Exercise 1 :: In the text on tryptose phosphate broth, rewrite the passage from "For the cultivation of anaerobes, if" up to and including "the Tryptose Phosphate.", replacing "HeLa cells" with "HeLa monolayers".
Exercise 2 :: Please extend the text on tryptose phosphate broth, picking up after its last sentence.

[Opening Text block section]

Organisms this product works with:

Dehydrated Culture Media

TRYPTOSE PHOSPHATE BROTH

Code: CM0283

A buffered glucose broth for the cultivation of fastidious bacteria.

Typical Formula*

gm/litre

Tryptose

20.0

Glucose

2.0

Sodium chloride

5.0

Disodium hydrogen phosphate

2.5

pH 7.3 ± 0.2 @ 25°C

 
* Adjusted as required to meet performance standards

Directions
Dissolve 29.5g in 1 litre of warm distilled water and distribute into final containers. Sterilise by autoclaving at 121°C for 15 minutes.

For the cultivation of anaerobes, if the reconstituted medium has been stored prior to use, remove dissolved oxygen by placing the tubes in a boiling water bath for 15 minutes and cool without agitation before inoculation.

Description
A buffered dextrose broth for use as an adjuvant to tissue culture media and for the cultivation of fastidious bacteria. Ginsberg et al.1 maintained tissue cultures of HeLa cells for at least 10 days in a mixture of Tryptose Phosphate Broth 15- 25%, Scheren maintenance solution 67.5-77.5% and chicken serum 7.5%. The cells increased 3-5 fold in number during this period, smaller quantities of ARD, AD and type 1 poliomyelitis virus could be detected and more ARD virus could be propagated in HeLa cells in the Tryptose Phosphate.

[Closing Text block section]
[Opening Given data section]

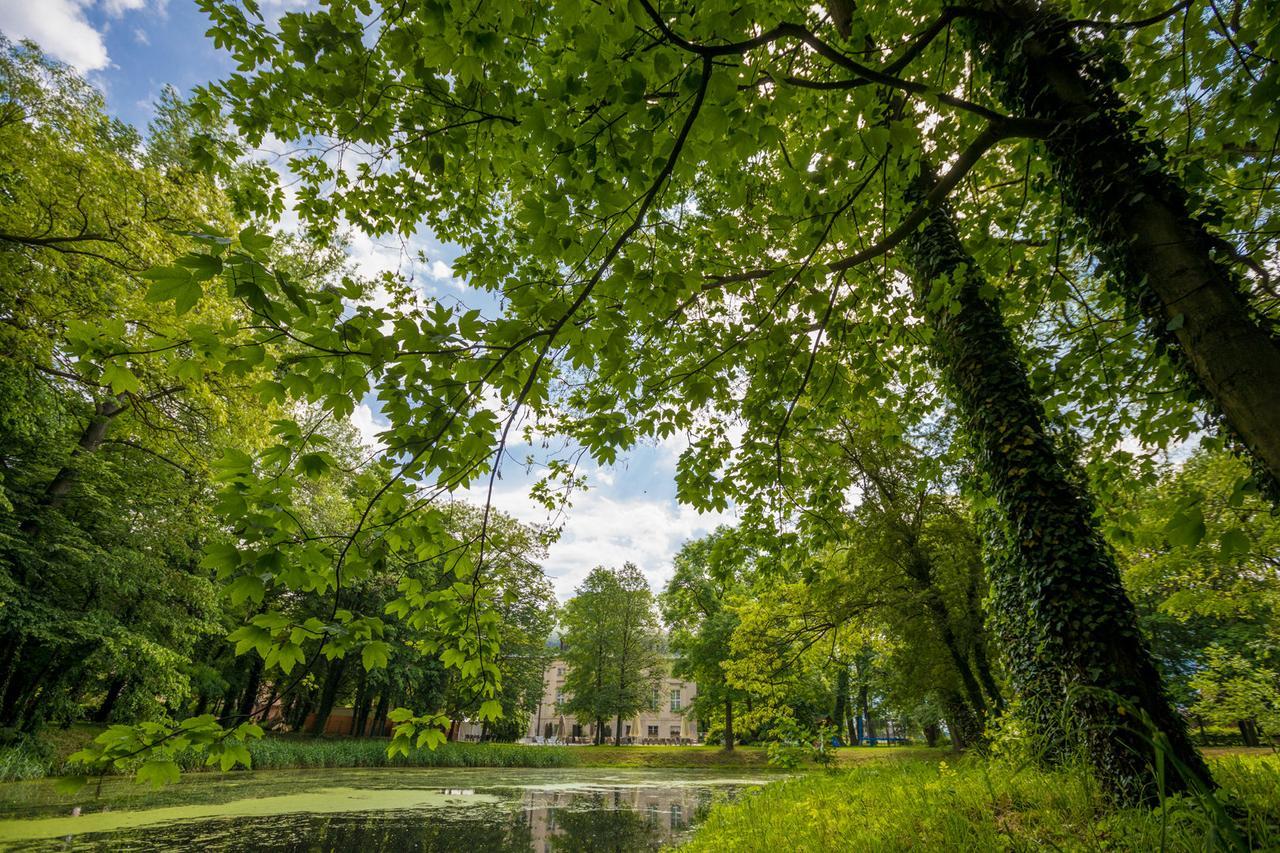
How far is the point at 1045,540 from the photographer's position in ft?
12.9

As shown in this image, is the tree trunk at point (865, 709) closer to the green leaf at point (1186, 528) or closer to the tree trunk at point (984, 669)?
the tree trunk at point (984, 669)

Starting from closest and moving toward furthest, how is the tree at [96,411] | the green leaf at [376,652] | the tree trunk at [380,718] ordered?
the green leaf at [376,652]
the tree at [96,411]
the tree trunk at [380,718]

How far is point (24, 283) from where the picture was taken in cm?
766

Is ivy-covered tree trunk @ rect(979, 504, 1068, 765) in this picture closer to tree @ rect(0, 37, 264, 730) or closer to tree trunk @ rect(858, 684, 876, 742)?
tree @ rect(0, 37, 264, 730)

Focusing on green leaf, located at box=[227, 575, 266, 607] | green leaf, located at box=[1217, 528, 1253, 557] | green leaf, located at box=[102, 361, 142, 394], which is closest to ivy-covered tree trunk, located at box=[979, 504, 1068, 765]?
green leaf, located at box=[1217, 528, 1253, 557]

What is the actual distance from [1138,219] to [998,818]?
3.64 metres

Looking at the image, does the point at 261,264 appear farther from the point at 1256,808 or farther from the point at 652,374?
the point at 1256,808

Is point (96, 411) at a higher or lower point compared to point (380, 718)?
higher

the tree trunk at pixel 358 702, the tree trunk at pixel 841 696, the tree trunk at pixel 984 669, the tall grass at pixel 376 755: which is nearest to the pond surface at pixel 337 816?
the tall grass at pixel 376 755

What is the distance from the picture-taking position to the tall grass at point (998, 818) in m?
2.45

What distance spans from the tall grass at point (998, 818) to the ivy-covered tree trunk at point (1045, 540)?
28 centimetres

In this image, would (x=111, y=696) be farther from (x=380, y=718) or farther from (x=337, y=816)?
(x=337, y=816)

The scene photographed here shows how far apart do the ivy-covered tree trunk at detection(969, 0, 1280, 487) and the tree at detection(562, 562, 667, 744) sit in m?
31.5

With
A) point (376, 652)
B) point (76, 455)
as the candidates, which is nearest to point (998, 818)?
point (376, 652)
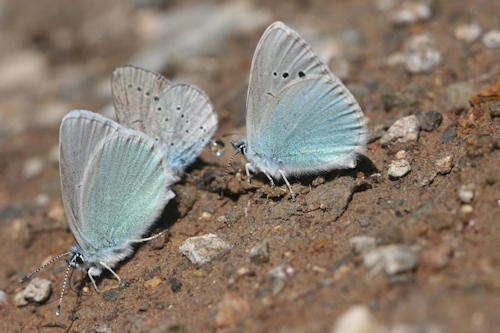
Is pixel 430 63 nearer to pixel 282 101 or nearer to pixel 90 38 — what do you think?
pixel 282 101

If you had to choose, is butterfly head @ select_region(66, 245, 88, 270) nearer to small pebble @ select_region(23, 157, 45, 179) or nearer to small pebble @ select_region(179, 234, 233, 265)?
small pebble @ select_region(179, 234, 233, 265)

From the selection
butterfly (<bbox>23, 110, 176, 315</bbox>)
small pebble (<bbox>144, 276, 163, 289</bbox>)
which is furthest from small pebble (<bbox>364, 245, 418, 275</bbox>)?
butterfly (<bbox>23, 110, 176, 315</bbox>)

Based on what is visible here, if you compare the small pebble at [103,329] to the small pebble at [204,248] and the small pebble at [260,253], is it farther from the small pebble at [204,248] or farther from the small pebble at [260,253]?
the small pebble at [260,253]

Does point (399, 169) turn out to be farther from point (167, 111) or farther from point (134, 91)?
point (134, 91)

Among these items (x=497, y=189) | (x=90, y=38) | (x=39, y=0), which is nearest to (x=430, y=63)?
(x=497, y=189)

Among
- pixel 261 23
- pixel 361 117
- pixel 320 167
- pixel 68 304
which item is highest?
pixel 261 23

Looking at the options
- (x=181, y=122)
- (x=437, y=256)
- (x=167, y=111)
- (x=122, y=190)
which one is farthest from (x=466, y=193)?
(x=167, y=111)
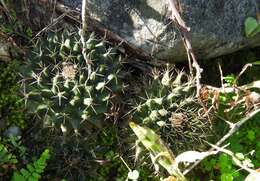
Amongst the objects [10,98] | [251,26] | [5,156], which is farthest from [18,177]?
[251,26]

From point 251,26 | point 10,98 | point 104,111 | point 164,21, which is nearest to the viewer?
point 104,111

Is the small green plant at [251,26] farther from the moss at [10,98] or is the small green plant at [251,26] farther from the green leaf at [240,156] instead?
the moss at [10,98]

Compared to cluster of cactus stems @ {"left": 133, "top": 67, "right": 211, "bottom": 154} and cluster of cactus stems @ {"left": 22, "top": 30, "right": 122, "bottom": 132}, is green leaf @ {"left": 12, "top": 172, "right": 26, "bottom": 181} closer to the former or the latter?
cluster of cactus stems @ {"left": 22, "top": 30, "right": 122, "bottom": 132}

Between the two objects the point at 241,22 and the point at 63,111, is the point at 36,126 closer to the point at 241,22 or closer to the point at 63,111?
the point at 63,111

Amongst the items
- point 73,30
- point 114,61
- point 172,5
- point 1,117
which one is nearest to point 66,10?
point 73,30

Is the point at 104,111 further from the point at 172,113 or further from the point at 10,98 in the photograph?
the point at 10,98

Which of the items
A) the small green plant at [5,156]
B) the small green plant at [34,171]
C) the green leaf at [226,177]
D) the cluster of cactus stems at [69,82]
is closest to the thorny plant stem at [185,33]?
the cluster of cactus stems at [69,82]
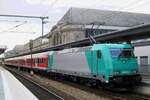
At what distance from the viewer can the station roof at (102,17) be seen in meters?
79.6

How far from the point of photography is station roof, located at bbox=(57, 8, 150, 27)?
261 feet

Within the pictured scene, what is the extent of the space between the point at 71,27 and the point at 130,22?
17771 mm

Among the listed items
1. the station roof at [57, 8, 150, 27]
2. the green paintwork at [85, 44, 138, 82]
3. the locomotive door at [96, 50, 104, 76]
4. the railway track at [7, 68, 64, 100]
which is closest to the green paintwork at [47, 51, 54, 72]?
the railway track at [7, 68, 64, 100]

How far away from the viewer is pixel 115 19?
8500 centimetres

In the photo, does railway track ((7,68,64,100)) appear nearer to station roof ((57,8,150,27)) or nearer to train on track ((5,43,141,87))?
train on track ((5,43,141,87))

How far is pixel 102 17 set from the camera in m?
83.1

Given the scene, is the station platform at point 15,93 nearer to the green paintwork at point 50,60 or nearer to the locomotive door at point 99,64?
the locomotive door at point 99,64

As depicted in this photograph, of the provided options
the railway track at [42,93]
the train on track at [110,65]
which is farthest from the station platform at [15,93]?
the train on track at [110,65]

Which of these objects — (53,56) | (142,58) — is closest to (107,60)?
(53,56)

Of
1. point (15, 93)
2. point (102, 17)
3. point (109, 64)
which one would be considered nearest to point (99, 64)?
point (109, 64)

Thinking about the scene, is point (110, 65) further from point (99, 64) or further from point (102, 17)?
point (102, 17)

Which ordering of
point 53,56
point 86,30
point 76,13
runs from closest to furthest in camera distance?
point 53,56 → point 86,30 → point 76,13

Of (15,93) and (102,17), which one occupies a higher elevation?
(102,17)

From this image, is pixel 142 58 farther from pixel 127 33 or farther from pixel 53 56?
pixel 127 33
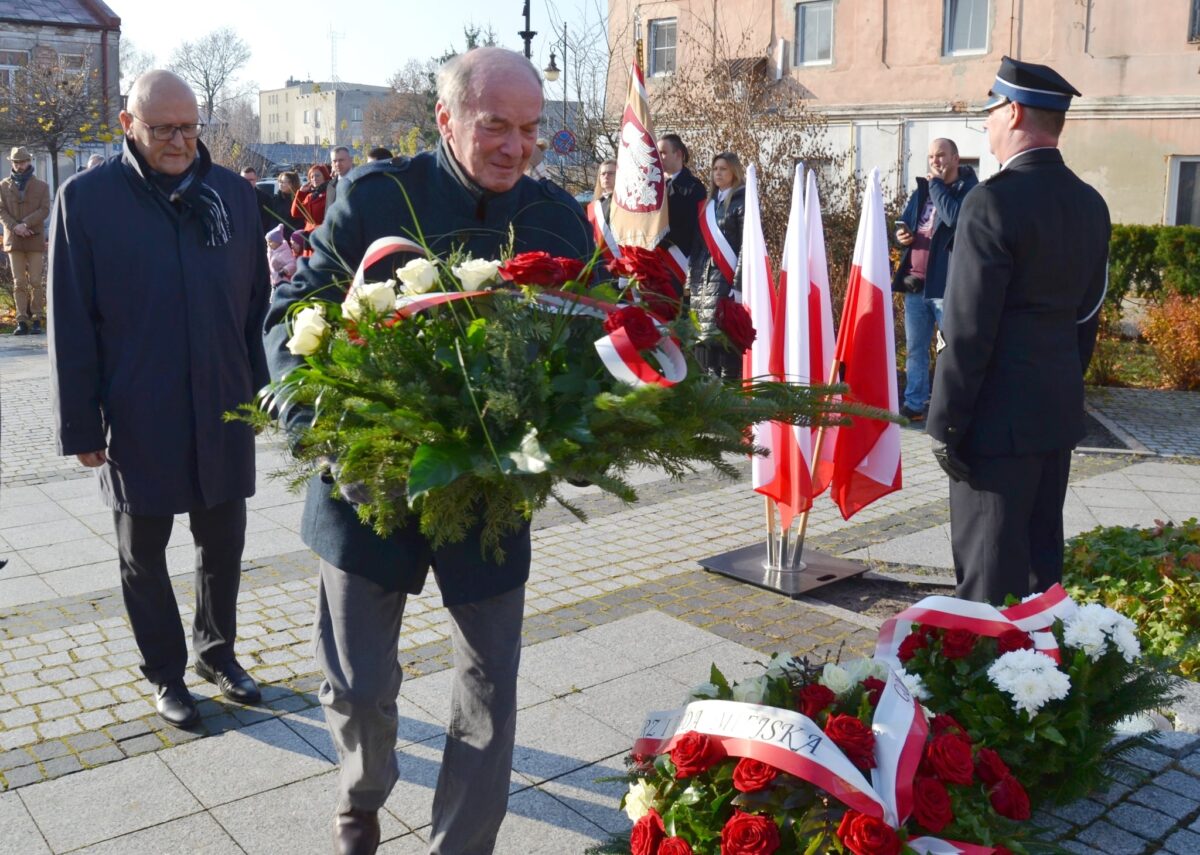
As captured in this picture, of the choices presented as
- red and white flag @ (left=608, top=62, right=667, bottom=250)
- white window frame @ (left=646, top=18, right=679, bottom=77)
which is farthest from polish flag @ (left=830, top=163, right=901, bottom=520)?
white window frame @ (left=646, top=18, right=679, bottom=77)

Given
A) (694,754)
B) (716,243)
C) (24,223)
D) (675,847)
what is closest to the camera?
(675,847)

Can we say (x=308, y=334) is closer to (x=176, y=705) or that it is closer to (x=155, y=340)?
(x=155, y=340)

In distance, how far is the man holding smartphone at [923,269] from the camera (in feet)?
30.9

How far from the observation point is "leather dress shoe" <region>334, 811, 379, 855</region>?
10.3ft

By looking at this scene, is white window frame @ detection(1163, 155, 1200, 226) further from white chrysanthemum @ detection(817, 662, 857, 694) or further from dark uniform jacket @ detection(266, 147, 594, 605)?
dark uniform jacket @ detection(266, 147, 594, 605)

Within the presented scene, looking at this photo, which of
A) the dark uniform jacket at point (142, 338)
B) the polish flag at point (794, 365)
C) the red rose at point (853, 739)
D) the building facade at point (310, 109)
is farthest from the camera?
the building facade at point (310, 109)

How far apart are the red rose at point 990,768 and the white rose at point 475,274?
70.5 inches

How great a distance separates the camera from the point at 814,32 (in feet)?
88.6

[Closing Given data section]

Output 1 ::
For the cultivation of anaerobes, if the reconstituted medium has been stored prior to use, remove dissolved oxygen by placing the tubes in a boiling water bath for 15 minutes and cool without agitation before inoculation.

Description
A buffered dextrose broth for use as an adjuvant to tissue culture media and for the cultivation of fastidious bacteria. Ginsberg et al.1 maintained tissue cultures of HeLa monolayers for at least 10 days in a mixture of Tryptose Phosphate Broth 15- 25%, Scheren maintenance solution 67.5-77.5% and chicken serum 7.5%. The cells increased 3-5 fold in number during this period, smaller quantities of ARD, AD and type 1 poliomyelitis virus could be detected and more ARD virus could be propagated in HeLa monolayers in the Tryptose Phosphate.

Output 2 ::
Broth supplemented medium
Tryptose Phosphate Broth is recommended for the cultivation of streptococci, pneumococci, meningococci and other fastidious organisms. Tryptose Phosphate Broth with added agar and sodium azide is recommended for the isolation of pathogenic streptococci from cheese and other dairy products2,3.

Tryptose Phosphate Broth with added agar is also recommended by the American Public Health Association for the examination of throat swabs and blood for Streptococcus pneumoniae and as a growth medium for pneumococci prior to the bile solubility test.

Tryptose Phosphate Agar Broth may also be employed for the emulsification of cheese prior to the plate isolation method for Brucella species2.

The small proportion of agar (0.1-0.2%) necessary for the above methods should be added to the Oxoid broth before sterilisation.

Technique
Examination of throat swabs for Streptococcus pneumoniae4
1. Prepare Tryptose Phosphate Broth in the usual manner but add a small amount of agar before autoclaving.
2. Place a pharyngeal or sputum swab in 3ml of Tryptose Phosphate (Agar) Broth and incubate for 2 hours at 35°C. If sufficient pneumococci are present, type directly or preferably employ the culture for mouse inoculation.

Examination of cheese for Lancefield Group A streptococci2
1. Heat 25ml of Tryptose Phosphate (Agar) Broth (prepared as above) to 45°C.
2. Immediately emulsify 5 grams of cheese in the broth, using a heavy sterile glass rod. Plate suitable dilutions of the emulsion on Tryptose Agar plates containing 1.5% agar and 0.04% of sodium azide.
Alternatively, add sterile aqueous sodium azide to the emulsion to give a final concentration of 2.5%. Incubate for 12-14 hours at 35°C, then shake and plate on Tryptose Agar plates containing 1.5% agar and 0.04% of sodium azide.
The sodium azide suppresses the growth of most bacteria except streptococci and some lactobacilli.

Blood Culture
1. Add up to 10ml of blood to 150ml of Tryptose Phosphate Broth in a 300ml flask or bottle.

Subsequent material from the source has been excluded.